Exercise goal: From the records below, output exactly the lines starting at the line with "BLANC D'IVOIRE - cesar" and ending at the line with "Abraham Lake.jpg", both of them included, but no pictures.

Data:

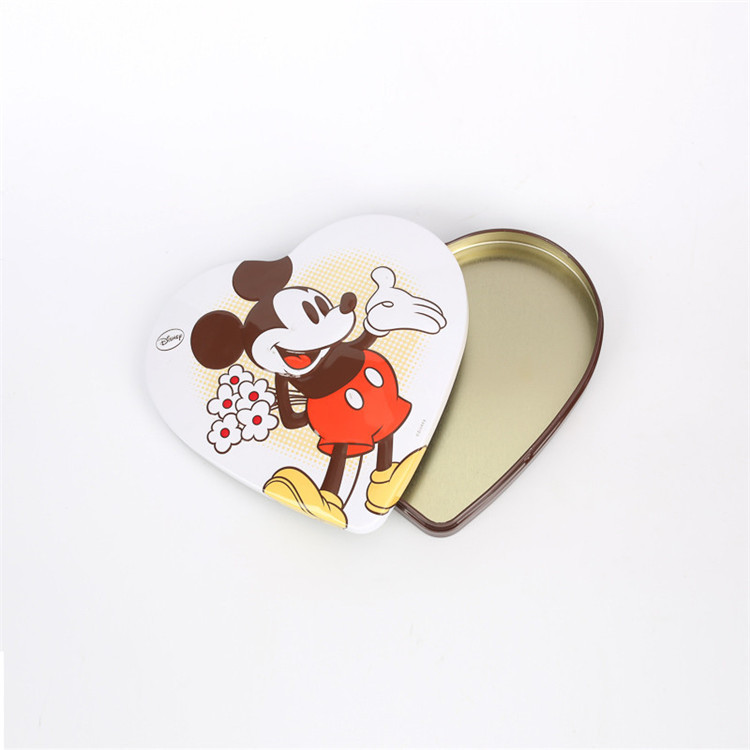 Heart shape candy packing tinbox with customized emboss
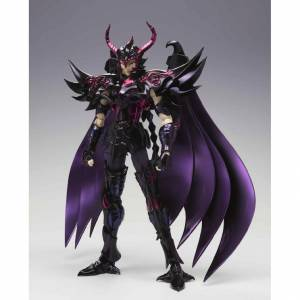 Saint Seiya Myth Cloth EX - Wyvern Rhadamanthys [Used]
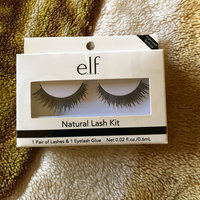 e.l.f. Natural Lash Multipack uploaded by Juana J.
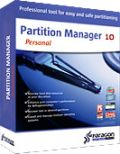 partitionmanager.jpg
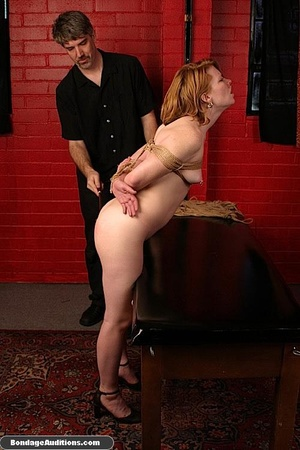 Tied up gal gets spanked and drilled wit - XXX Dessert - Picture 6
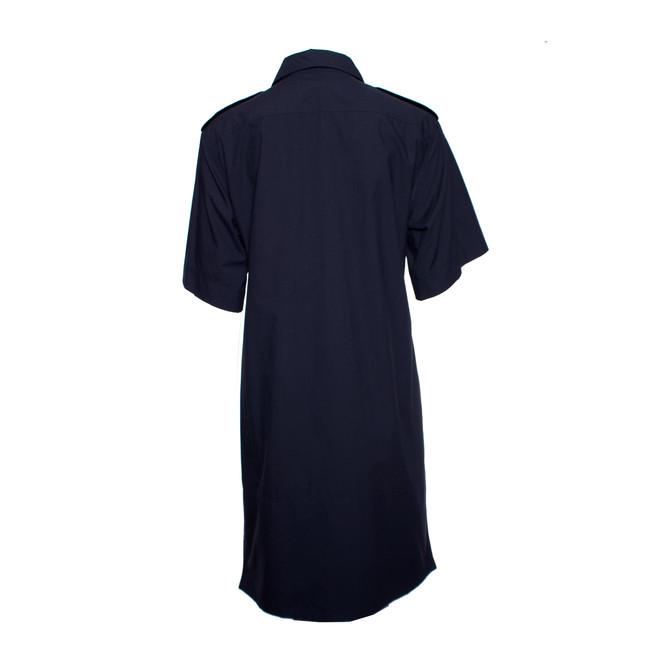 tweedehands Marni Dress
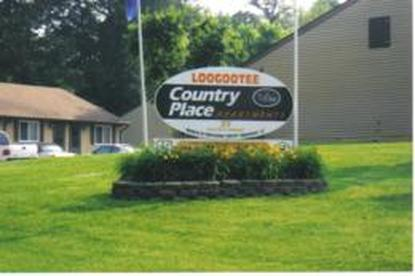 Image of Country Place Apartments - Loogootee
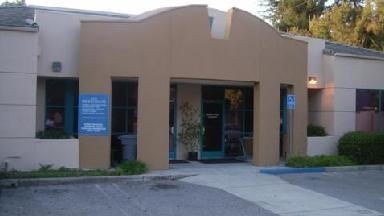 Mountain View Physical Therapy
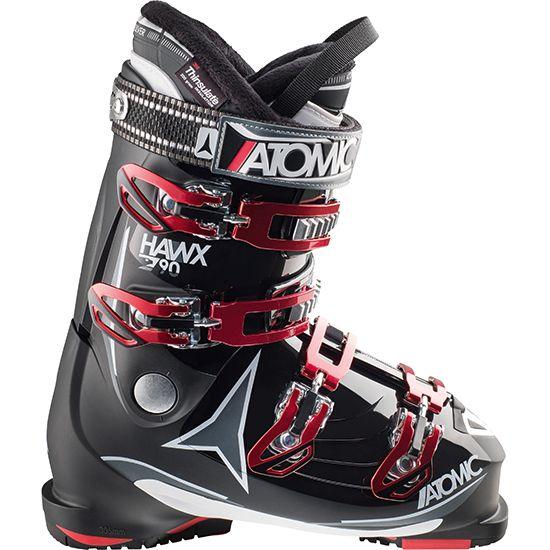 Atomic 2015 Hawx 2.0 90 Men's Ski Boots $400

* * *

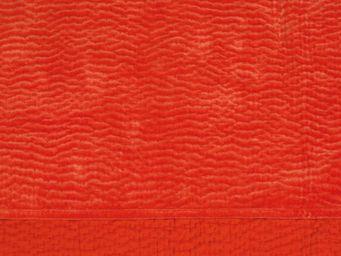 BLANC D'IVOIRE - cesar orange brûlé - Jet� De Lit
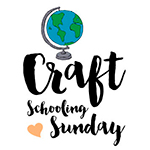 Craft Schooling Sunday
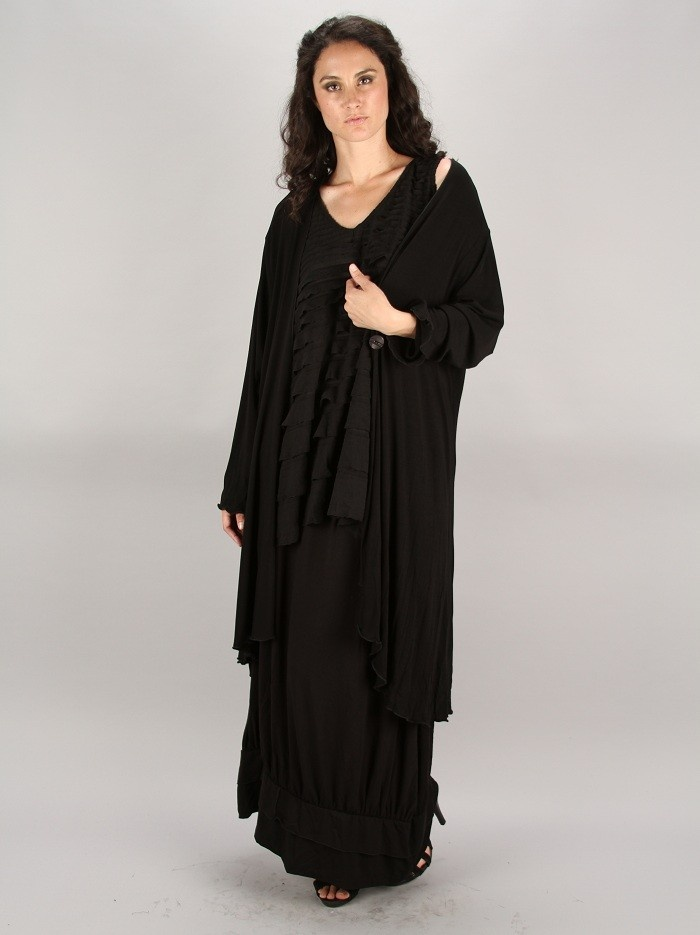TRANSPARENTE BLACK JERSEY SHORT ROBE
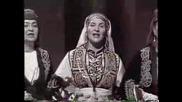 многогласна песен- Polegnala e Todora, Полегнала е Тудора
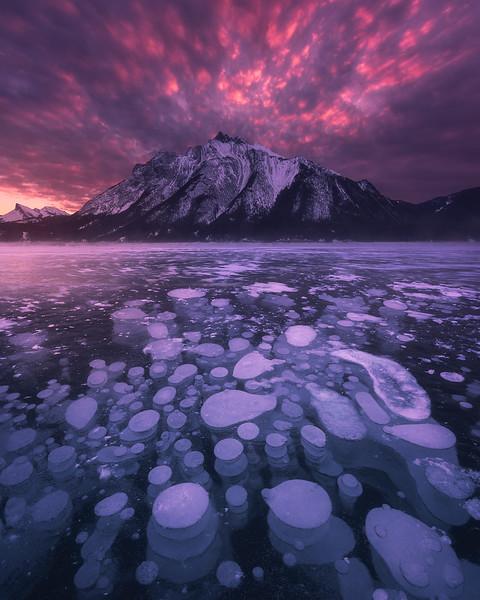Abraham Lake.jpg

==

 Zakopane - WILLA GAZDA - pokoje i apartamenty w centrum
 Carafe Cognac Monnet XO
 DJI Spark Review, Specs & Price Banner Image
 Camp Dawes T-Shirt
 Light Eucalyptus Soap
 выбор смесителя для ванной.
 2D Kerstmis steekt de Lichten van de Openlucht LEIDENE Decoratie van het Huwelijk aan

Response to the task:
 BLANC D'IVOIRE - cesar orange brûlé - Jet� De Lit
 Craft Schooling Sunday
TRANSPARENTE BLACK JERSEY SHORT ROBE
 многогласна песен- Polegnala e Todora, Полегнала е Тудора
Abraham Lake.jpg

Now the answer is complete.